5. Waktu Kerja yang Eksploitatif
Di dalam RUU Cipta Kerja diatur waktu atau jam kerja adalah 40 jam seminggu. Hal ini menyebabkan pengusaha bisa mengatur seenaknya jam kerja dengan upah per jam. Padahal dalam UU 13/2003 diatur waktu kerja maksimal 7 jam per hari untuk 6 hari kerja dan 8 jam sehari untuk 5 hari kerja.
"Lalu buat apa ada negara kalau tidak melindungi rakyatnya," kata Said Iqbal.

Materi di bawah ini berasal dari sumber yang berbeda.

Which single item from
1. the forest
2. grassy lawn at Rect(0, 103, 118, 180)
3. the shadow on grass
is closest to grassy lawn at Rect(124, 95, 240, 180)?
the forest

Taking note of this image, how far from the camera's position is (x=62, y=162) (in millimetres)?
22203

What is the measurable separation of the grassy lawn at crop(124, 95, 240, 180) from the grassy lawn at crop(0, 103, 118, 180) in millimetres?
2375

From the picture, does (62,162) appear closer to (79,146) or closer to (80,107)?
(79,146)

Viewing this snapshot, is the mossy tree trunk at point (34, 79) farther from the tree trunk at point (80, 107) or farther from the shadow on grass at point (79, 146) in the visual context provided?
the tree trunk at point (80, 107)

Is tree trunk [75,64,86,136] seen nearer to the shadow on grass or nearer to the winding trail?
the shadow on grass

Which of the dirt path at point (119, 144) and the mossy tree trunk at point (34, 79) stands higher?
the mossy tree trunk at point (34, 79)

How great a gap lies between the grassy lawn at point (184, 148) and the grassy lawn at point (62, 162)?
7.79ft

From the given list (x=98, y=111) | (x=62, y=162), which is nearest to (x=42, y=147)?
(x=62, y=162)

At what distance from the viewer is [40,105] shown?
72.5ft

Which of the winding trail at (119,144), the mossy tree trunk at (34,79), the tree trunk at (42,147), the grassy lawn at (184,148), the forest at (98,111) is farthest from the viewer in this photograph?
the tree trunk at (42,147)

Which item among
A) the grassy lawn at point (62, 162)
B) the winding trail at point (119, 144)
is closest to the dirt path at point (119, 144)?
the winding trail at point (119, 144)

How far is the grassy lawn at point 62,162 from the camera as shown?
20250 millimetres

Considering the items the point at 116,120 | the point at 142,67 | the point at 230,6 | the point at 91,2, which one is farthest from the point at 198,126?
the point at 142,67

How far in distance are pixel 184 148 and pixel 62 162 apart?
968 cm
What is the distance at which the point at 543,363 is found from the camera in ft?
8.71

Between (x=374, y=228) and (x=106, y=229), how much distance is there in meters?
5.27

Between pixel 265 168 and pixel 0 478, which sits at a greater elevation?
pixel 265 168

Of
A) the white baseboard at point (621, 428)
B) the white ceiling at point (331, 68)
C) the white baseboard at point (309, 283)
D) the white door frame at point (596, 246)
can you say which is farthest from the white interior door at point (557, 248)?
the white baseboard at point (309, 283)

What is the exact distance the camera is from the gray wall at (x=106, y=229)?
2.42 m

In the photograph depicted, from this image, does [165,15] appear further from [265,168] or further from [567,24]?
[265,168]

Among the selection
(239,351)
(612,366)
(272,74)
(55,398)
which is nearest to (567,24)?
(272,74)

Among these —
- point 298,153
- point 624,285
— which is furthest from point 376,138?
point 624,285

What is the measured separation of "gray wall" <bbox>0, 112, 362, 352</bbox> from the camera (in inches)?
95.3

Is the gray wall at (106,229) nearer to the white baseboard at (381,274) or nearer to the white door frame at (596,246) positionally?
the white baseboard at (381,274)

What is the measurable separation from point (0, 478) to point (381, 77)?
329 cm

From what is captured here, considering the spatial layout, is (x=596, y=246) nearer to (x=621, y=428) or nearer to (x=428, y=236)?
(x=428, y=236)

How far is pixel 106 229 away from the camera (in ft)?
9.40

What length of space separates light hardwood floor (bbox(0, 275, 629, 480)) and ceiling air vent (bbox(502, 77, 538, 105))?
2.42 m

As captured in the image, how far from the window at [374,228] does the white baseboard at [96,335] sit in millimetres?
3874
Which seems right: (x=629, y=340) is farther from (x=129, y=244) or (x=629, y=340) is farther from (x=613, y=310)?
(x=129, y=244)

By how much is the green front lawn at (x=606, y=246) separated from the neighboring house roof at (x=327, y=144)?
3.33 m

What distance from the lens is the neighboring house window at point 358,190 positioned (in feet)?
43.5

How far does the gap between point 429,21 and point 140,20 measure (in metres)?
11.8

Ini tak ubahnya seperti kerja rodi dan bersifat eksploitatif. Karena bisa saja pengusaha memerintahkan buruh bekerja 12 jam sehari selama 4 hari kerja tanpa dibayar upah lembur, seperti kerja rodi dan bersifat eksploitatif.Â
Berarti tidak ada perlindungan negara terhadap rakyat dan buruh indonesia, dimana dengan RUU cipta kerja ini akan terjadi situasi waktu/jam kerja yang eksploitatif, upah murah, outsourcing dan karyawan kontrak seumur hidup, serta mudah di PHK tanpa pesangon," lanjutnya.
Selain itu, lembur bisa dilakukan lebih lama. Jika dalam UU 13/2003 hanya boleh maksimal 14 jam, dalam RUU Cipta Kerja menjadi 18 jam. Akibatnya buruh akan kelelahan dan rentan terjadi kecelakaan kerja.
Bahkan hari libur yang biasanya 2 hari dalam seminggu, dalam RUU Cipta Kerja dibuat hanya 1 hari.
Hal lain yang menyakitkan bagi buruh, cuti besar atau istirahat panjang selama 2 bulan bagi kelipatan masa kerja 6 tahun dihilangkan.
RUU Cipta Kerja benar-benar membuat kaum buruh tertindas. Seolah olah negara ini hanya melindungi kepentingan pengusaha saja atas nama investasi. Apakah negara ini hanya milik pemilik modal?Â
6. TKA buruh kasar Unskill worker Berpotensi Bebas Masuk ke Indonesia
Hal ini terlihat dari dihapuskannya izin tertulis dari Menteri bagi TKA yang hendak bekerja di Indonesia. Selain itu, TKA untuk start-up dan lembaga pendidikan dibebaskan, bahkan tanpa perlu membuat rencana penggunaan TKA.
Tidak adanya izin, menyebabkan TKA buruh kasar bisa masuk ke Indonesia dengan mudah tanpa terdeteksi. Kewajiban TKA untuk memahami budaya Indonesia hilang. Dengan demikian, TKA tidak diwajibkan bisa berbahasa Indonesia. Dampaknya, transfer of job dan transfer of knowledge sulit untuk dilakukan.
Jika dalam UU 13/2003 setiap TKA berkewajiban melakukan pendidikan dan pelatihan dalam rangka transfer of job dan knowledge terkecuali untuk direksi dan komisaris, dalam RUU Cipta Kerja pengecualian juga berlaku bagi TKA dengan jabatan tertentu. Hal ini menjadi pintu masuk bagi TKA buruh kasar yang tidak memiliki keterampilan untuk masuk ke Indonesia.
Jika sebelumnya TKA dilarang untuk jabatan tertentu, dalam RUU Cipta Kerja jabatan tertentu untuk lembaga pendidikan dihilangkan. Ini artinya, sektor dan dosen asing bebas masuk. Bahkan tenaga administrasi di lembaga pendidikan bisa diisi TKA.